40.) Family: He wonders sometimes, a little idly, if the Naberries truly realize how desperately he still loves their youngest daughter, and inevitably always finds that he has to laugh bitterly at himself, for being so foolish as to presume that they could ever possibly not know and still be who they are, Jobal and Ruwee having both tried to gently warn him, back when he was still a boy, that Padmé’s need to help others and her interest in politics was not likely to ever allow for much of a family of her own – something which was assuredly not the case with Sola, who even as a girl desired a family for herself above almost all other things in life.

41.) Winter: Winter has been ensconced in his soul for so long that he wonders, sometimes, why the hoarfrost in his heart doesn’t spread through his blood and freeze his body from the inside out, until even his skin has frozen over and cracked open, blue-white with cold and hard and unfeeling as stone.

42.) Flowers: He cannot abide the water lilies for which Padmé is named, and it would be all too painfully obvious if he were to avoid only them, so he pretends an allergy to flowers in general, to avoid either causing himself more pain or giving himself away to others.

43.) Gentle: Padmé is a gentle and giving and caring and loyal soul: he’s quite certain that the wrong is Obi-Wan’s and Anakin’s, not hers, and, even though he rationally knows that she had to be the one to agree to and even to arrange the secret handfasting, he very irrationally persists in blaming the two Jedi for her current precarious position and increasingly dangerously obvious (and wholly inexplicable, unless she’s willing to give up the secret of her handfasting) condition.

44.) Speak: He would rather die than ever speak to Padmé of her folly, but Great Goddess, what he wouldn’t give, some days, to have things out with those two gorram Jedi!

45.) Last: The absolute last thing he wants is to cause his family pain or to allow his shameful preoccupation with Padmé to drive him to do something foolish enough to make him as much a traitor in deed as he knows he already is in spirit, but he can no more keep from envying and hating and wanting to be both of those damned Jedi than he can teach himself to stop loving and desiring Padmé altogether.

46.) Dew: The dew on this lily has not faded: if anything, Padmé is even more radiantly lovely, at twenty-seven, than she was as the newly elected Queen of Naboo, and there is something both utterly fit and wholly unfair about the fact that her beauty is blossoming even as her body is ripening with illicit issue.
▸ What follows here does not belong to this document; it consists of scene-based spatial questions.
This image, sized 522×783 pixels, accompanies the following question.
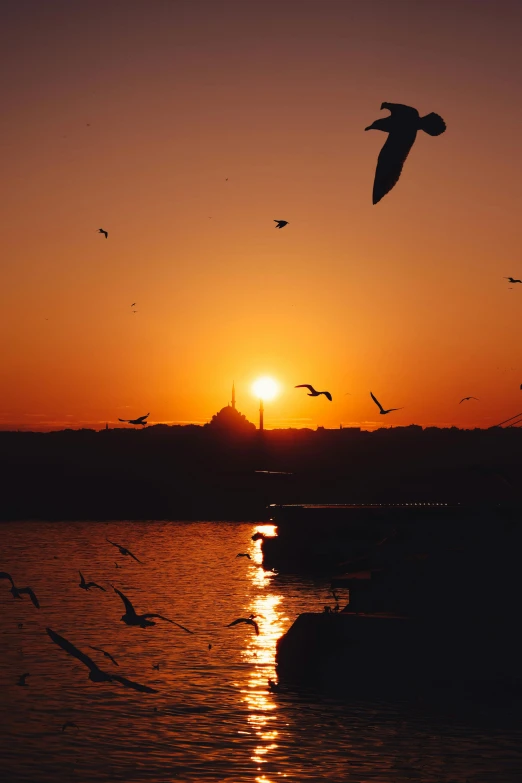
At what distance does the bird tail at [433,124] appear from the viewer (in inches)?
608

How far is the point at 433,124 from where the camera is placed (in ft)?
51.5

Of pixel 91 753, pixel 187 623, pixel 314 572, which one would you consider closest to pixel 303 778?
pixel 91 753

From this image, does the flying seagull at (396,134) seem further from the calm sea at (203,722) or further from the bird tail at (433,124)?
the calm sea at (203,722)

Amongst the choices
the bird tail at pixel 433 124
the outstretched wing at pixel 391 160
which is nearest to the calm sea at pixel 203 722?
the outstretched wing at pixel 391 160

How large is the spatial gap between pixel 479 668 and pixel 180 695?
922cm

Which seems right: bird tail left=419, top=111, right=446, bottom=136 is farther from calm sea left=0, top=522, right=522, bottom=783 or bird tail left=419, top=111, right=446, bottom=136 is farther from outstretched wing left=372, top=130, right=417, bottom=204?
calm sea left=0, top=522, right=522, bottom=783

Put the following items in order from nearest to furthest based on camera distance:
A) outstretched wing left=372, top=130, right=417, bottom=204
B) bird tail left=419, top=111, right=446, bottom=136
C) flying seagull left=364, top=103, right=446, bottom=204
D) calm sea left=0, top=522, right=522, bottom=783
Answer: outstretched wing left=372, top=130, right=417, bottom=204 < flying seagull left=364, top=103, right=446, bottom=204 < bird tail left=419, top=111, right=446, bottom=136 < calm sea left=0, top=522, right=522, bottom=783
47.) Night: Endless night is but a breath away from falling over his soul and he knows it, yet still he cannot quite rouse himself enough to make the effort necessary to stave off its coming, and he wonders if perhaps there might be something wrong with him even worse than this malaise of the soul, that he could be so heedless of the danger his apathy risks bringing down on his family.
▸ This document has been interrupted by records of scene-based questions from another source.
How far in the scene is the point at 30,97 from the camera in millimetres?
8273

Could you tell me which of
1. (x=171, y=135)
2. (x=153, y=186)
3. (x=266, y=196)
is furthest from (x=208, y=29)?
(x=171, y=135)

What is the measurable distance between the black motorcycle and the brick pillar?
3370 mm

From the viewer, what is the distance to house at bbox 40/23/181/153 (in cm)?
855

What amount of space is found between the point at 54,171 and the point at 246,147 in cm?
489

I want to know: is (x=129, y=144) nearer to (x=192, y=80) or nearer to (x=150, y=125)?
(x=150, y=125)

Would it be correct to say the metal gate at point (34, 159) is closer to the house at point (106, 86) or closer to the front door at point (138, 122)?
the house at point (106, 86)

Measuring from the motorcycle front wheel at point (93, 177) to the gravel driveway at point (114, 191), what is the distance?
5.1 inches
48.) Footsteps: His world ends with the sound of running footsteps, moments before a tearful and desperate looking intern breaks into his office to cry out, “Darred, your wife is on the comm, claiming that word for Coruscant is the planet’s under attack by the Separatists and demanding that you come home /now/!”

49.) End: In the end, he isn’t surprised to learn that Sola was a traitor and a Sith-in-training, for she was, after all, his wife, and they always were well-matched, as a couple, even if in ways that neither one of them ever truly most desired.
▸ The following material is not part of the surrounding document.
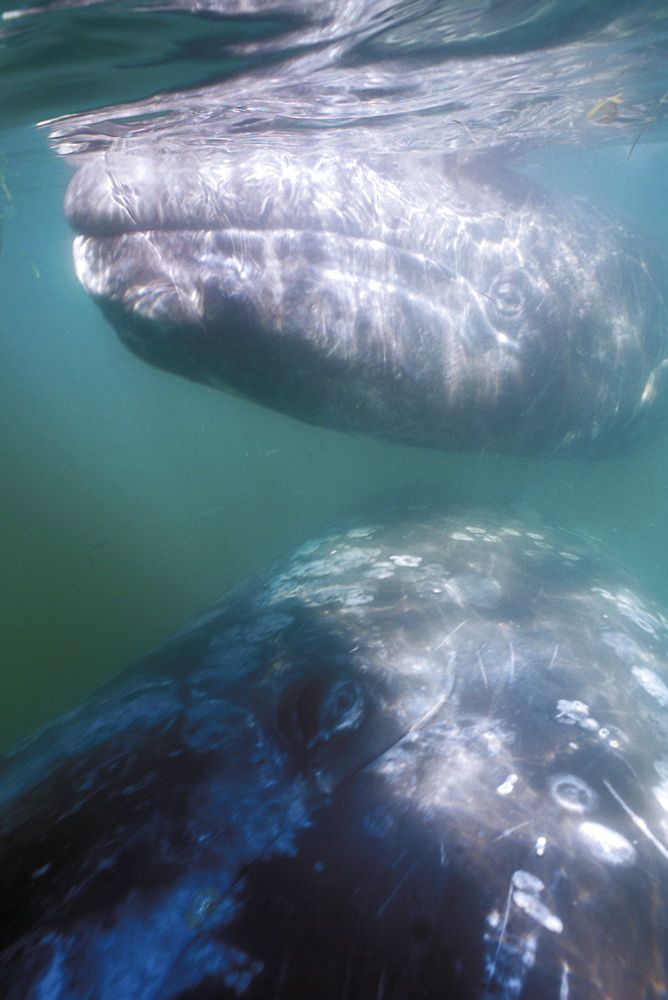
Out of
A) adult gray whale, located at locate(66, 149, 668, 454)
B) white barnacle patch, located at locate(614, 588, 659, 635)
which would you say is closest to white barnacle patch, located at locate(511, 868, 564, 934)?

50.) Forget: Padmé tells him to forget her, forget about what they’ve done, so that he will not and cannot be hurt by her any longer, and the command is from her as well as being strong in Force-compulsion, and so he obeys . . . to a point, anyway, cherishing a blurry memory of her extraordinary beauty and gentleness close in his heart but waking to find his life is a new spring of possibilities and endless potential for growth instead of a winter of mourning and despair, his blood warmed by the unconsciously lingering heat of her loving kisses.